[GOAL]:
From the passage on the FT's blogs and paywall, return the portion starting at "So 2011 came" and ending at "money for them.", word for word.

The problem was always that the FT’s best blog — representing a large chunk of its most valuable and highbrow content — was its Alphaville flagship, which consistently fought tooth and nail to remain free. Alphaville is incredibly good at reaching the leaders, especially in the US, that the FT desperately wants to reach even if it can’t persuade them to buy a subscription. And with Alphaville free, it was hard to put the FT’s other blogs behind the paywall.

So 2011 came without any new paywalled blogs, and then 2012. Finally, today, in a comment, Alphaville’s Lisa Pollack has announced the FT’s retreat from the whole idea. “The Powers hath spoken,” she writes: “Money Supply will be made consistent with the rest of FT blogs.” Which means that it will be free, at least in monetary terms.

There’s a quid pro quo, though: if you’re not paying in money, you’re going to pay in terms of personal information. From November 19, all FT blogs, including Alphaville, will reside behind the FT’s registration firewall: if you haven’t registered, you can’t get through. The idea is that if the FT knows who you are, it can target its ads better, and get more money for them.

The registration-wall compromise is an interesting one, and seems to be happening with much less fanfare than we heard in 2010, when the paywall went up. If the FT wanted, it could paint this as part of what you might call a ziggurat model: the first couple of articles you read each month are completely free, and then there’s a blog layer which is free with registration, and then there’s a newsier layer which costs a certain amount of money, and then there’s the Lex layer on top of that, which costs even more, all the way up through the high-dollar newsletters and even the subscriptions to services like Medley.

Dataset records:
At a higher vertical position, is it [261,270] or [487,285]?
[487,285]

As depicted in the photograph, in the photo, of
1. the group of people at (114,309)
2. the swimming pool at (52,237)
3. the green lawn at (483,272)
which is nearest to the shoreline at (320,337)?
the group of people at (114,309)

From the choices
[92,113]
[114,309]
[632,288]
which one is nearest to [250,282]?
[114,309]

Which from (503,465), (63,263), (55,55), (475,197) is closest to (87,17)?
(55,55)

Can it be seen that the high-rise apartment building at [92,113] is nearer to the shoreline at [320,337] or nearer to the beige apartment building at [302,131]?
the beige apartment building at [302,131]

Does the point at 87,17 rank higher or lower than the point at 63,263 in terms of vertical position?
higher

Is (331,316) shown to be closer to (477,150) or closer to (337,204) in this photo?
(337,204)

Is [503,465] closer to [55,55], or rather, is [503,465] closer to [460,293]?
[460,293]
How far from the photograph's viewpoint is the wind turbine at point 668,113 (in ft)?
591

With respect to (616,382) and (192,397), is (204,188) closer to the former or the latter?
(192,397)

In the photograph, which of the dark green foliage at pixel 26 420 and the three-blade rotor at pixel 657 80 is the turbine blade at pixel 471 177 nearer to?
...
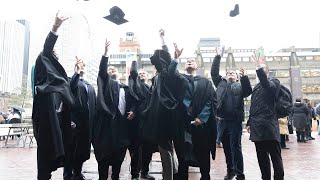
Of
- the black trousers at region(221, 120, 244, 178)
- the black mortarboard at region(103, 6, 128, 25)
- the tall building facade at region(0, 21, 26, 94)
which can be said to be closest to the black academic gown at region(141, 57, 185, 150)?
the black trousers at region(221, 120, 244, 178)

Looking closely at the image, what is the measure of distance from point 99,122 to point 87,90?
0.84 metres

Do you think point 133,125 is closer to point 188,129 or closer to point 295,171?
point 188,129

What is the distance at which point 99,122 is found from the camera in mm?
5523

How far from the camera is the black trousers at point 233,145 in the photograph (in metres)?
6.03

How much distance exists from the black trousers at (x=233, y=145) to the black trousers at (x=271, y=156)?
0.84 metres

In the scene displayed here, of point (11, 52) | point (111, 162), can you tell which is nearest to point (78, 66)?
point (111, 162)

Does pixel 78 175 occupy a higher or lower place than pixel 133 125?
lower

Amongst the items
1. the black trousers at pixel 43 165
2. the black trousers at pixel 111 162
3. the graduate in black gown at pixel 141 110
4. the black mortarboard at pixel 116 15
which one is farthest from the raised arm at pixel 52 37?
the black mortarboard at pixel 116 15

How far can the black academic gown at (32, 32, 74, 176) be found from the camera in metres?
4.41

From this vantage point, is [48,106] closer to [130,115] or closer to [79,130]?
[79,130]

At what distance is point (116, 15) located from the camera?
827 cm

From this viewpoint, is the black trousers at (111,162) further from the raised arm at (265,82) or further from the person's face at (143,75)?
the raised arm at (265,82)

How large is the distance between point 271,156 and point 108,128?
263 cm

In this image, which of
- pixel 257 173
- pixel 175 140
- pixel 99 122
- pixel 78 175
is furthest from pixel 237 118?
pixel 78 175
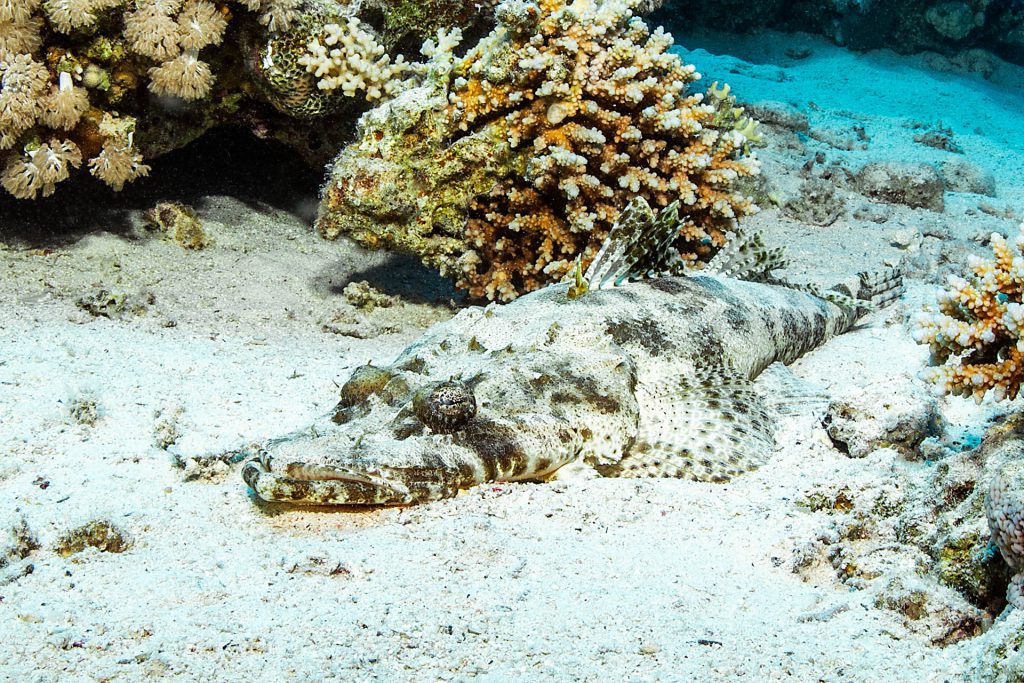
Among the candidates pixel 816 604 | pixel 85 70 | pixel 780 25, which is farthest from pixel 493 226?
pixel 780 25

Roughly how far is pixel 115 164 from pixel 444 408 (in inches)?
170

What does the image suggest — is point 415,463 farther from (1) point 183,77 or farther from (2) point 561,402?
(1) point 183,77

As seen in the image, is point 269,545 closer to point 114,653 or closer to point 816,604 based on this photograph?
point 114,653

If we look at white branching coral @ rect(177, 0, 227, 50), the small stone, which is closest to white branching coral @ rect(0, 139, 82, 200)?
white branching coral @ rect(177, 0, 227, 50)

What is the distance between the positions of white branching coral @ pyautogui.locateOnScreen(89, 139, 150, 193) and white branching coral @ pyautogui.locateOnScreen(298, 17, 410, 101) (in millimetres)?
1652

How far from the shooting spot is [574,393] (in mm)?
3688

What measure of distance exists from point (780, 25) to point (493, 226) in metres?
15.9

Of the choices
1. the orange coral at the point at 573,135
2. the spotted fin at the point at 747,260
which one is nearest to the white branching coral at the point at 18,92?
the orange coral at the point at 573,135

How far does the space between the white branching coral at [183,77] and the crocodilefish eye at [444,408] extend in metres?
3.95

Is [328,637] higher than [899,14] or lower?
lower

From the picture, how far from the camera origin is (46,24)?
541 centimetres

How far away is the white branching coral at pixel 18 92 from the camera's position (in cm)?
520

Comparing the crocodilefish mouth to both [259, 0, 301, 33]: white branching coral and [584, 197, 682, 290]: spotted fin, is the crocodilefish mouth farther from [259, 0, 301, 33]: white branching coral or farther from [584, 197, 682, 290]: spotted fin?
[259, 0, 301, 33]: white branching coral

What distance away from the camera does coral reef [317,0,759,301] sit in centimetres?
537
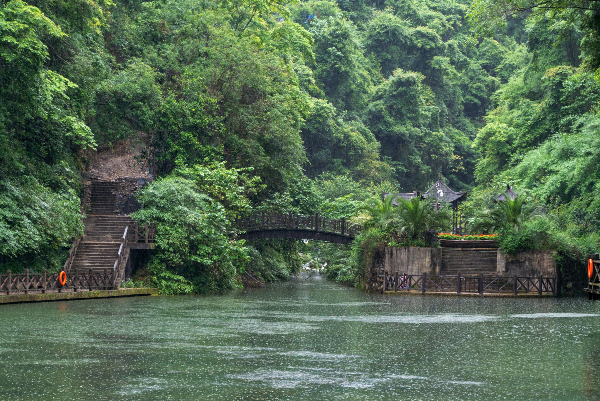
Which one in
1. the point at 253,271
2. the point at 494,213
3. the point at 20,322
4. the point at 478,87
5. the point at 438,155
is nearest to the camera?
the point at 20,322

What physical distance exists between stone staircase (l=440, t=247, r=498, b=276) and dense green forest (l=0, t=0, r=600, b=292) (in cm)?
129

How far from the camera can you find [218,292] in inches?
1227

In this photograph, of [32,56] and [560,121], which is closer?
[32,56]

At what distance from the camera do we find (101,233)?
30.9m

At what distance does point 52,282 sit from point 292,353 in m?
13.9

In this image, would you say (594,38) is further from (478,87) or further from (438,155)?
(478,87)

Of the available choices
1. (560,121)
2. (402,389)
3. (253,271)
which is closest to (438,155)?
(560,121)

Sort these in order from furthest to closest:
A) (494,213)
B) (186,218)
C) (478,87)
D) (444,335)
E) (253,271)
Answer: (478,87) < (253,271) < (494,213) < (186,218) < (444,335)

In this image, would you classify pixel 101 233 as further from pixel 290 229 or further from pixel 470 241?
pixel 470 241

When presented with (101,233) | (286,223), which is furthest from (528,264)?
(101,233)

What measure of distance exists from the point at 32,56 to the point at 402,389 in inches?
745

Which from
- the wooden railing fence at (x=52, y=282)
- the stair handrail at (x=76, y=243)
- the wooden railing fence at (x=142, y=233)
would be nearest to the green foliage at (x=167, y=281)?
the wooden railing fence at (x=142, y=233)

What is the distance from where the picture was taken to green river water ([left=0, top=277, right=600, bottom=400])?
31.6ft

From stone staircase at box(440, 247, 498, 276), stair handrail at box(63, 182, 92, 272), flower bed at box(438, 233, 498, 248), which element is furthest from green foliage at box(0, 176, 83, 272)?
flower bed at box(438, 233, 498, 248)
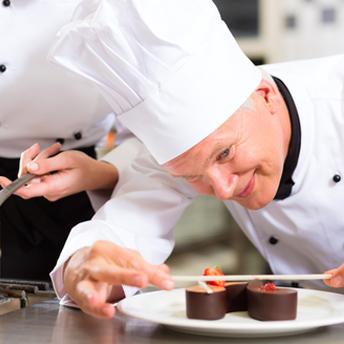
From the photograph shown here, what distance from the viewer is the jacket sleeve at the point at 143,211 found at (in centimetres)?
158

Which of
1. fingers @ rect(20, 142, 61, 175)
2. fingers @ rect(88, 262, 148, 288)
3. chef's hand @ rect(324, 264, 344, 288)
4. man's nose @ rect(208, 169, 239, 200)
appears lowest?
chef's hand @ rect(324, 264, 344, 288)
---
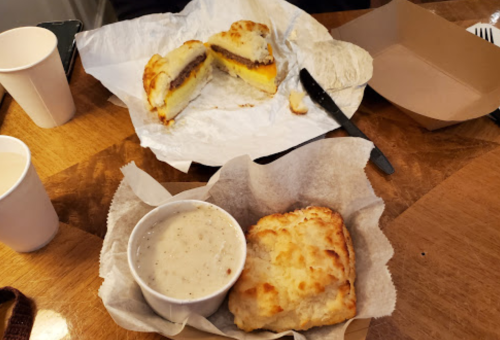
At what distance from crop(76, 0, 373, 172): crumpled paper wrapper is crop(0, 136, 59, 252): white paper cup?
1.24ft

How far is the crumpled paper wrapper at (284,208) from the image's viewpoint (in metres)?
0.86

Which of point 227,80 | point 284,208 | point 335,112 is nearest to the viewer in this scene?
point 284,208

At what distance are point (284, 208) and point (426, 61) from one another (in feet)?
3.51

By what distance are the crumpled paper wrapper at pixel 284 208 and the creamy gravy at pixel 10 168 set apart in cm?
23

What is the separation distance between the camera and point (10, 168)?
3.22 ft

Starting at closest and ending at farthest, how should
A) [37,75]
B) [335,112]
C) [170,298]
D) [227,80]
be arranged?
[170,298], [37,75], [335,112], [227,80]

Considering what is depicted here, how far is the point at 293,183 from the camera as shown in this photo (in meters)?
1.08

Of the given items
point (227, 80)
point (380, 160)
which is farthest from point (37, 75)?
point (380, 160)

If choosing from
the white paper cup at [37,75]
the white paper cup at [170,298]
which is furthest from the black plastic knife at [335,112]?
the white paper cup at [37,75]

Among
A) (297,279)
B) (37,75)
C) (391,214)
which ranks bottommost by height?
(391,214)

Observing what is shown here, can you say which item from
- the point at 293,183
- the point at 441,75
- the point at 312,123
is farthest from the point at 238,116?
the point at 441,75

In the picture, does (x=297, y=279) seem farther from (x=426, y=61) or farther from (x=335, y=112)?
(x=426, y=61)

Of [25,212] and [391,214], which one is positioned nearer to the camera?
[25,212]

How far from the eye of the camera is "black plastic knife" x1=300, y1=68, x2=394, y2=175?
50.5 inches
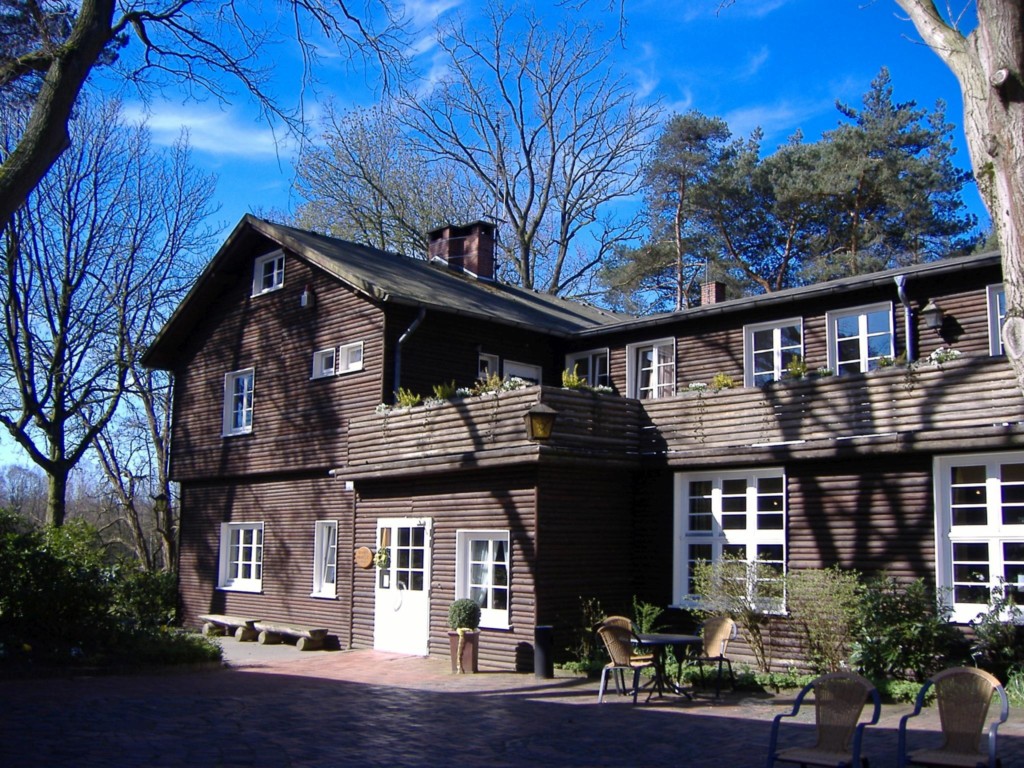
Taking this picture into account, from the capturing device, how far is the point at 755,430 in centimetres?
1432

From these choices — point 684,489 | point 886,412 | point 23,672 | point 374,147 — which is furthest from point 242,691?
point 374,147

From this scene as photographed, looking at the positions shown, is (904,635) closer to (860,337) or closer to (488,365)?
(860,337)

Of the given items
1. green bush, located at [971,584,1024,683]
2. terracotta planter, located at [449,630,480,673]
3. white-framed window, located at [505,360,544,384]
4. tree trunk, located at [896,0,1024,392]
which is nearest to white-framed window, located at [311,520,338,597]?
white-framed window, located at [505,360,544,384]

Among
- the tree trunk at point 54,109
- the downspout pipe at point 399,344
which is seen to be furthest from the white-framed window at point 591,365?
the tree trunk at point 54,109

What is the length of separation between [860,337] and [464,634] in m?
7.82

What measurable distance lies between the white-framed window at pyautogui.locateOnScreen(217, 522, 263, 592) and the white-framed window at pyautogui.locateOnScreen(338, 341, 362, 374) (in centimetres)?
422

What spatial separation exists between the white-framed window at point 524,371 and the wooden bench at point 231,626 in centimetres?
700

[SOLUTION]:
So 2011 came without any new paywalled blogs, and then 2012. Finally, today, in a comment, Alphaville’s Lisa Pollack has announced the FT’s retreat from the whole idea. “The Powers hath spoken,” she writes: “Money Supply will be made consistent with the rest of FT blogs.” Which means that it will be free, at least in monetary terms.

There’s a quid pro quo, though: if you’re not paying in money, you’re going to pay in terms of personal information. From November 19, all FT blogs, including Alphaville, will reside behind the FT’s registration firewall: if you haven’t registered, you can’t get through. The idea is that if the FT knows who you are, it can target its ads better, and get more money for them.